In years to come, however, I suspect not everyone will be able to instantly recall the moment they heard that Sir Jimmy Savile had passed away. I was in the car heading to Bath and although I immediately stopped and rang my partner to tell her, I didn’t give it too much more thought at the time.

Strangely, however, as a I read various tributes over the ensuing days, I started to think more about Mr Savile because I realised that he was one of those very rare creatures that we all thought we knew but none of us really did. At all.

The legendary DJ was a remarkable self-publicist and for many decades his face and his catch phrases were engrained on the public’s consciousness. We all thought we knew exactly what ‘good old Jim’ was like but the reality is none of us really had a clue.

And that’s what makes him such an intriguing personality – in death as well as in life.

As I read some of the things he did during his 84 years, it reminded me a lot of my favourite character in my favourite film – George Bailey in It’s A Wonderful Life. In that movie George is given a chance to see what life would have been like if he had never been born and it was truly astonishing for him to realise (and for us to realise in our own lives through him) just how many people we touch during our relatively brief time on earth.

Jimmy Savile’s life touched thousands of people. Yes, he ‘fixed it’ for lots of youngsters to meet their heroes in his long-running show and yes, we will always remember his Top Of The Pops appearances and his radio work but his real ‘work’ will surely be that through his actions he helped to raise an estimated £40 million for Stoke Mandeville Hospital.

He used the fame he knew he had to publicise the causes he supported and to raise as much money as possible. And if it meant at times that his bizarre behaviour and outlandish look made us all secretly mock him, he didn’t mind as long as we were still putting our hands in our pockets as we did so.
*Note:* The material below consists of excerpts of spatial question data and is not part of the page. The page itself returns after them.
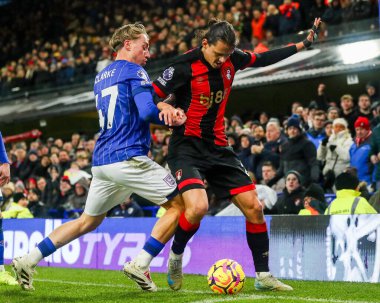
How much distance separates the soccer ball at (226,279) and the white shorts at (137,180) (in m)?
0.80

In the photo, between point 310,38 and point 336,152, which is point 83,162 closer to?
point 336,152

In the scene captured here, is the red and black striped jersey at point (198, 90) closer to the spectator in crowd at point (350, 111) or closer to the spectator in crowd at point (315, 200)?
the spectator in crowd at point (315, 200)

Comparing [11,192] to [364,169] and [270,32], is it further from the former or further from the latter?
[364,169]

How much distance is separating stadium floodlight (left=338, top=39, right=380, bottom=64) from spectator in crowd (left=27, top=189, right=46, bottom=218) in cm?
681

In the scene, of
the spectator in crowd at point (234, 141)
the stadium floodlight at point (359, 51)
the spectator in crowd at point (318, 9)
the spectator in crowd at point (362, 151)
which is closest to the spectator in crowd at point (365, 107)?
the spectator in crowd at point (362, 151)

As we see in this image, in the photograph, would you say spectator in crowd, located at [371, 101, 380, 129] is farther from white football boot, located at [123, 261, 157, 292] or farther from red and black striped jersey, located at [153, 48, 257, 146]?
white football boot, located at [123, 261, 157, 292]

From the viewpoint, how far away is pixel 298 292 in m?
6.86

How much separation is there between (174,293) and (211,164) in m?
1.19

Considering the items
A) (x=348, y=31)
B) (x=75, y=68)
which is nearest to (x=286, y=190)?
(x=348, y=31)

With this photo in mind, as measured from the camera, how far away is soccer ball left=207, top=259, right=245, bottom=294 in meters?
6.69

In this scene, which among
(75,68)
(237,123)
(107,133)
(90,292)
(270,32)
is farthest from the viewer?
(75,68)

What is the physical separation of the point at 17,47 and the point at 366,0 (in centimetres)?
1727

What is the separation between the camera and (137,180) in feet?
21.9

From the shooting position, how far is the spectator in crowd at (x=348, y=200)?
337 inches
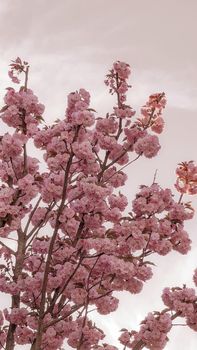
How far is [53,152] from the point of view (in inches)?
339

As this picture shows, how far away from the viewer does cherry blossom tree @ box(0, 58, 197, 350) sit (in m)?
8.13

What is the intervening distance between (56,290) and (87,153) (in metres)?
2.09

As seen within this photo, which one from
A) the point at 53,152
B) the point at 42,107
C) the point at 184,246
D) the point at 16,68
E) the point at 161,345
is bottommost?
the point at 161,345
Jimmy Savile was a genuine one-off, a genuine British eccentric. A man who did so much caring work yet claimed to have no emotions and no close friends and someone who kept all his mother’s clothes after she died and had them dry cleaned annually. He was an odd character in every sense of the phrase but a character he was nevertheless and if you ever doubt that he deserves to be remembered, I suggest you pay a visit to Stoke Mandeville Hospital and see what one eccentric can actually achieve.

Oh and can I ask people not to make Jimmy Savile jokes now? That means you and you and you.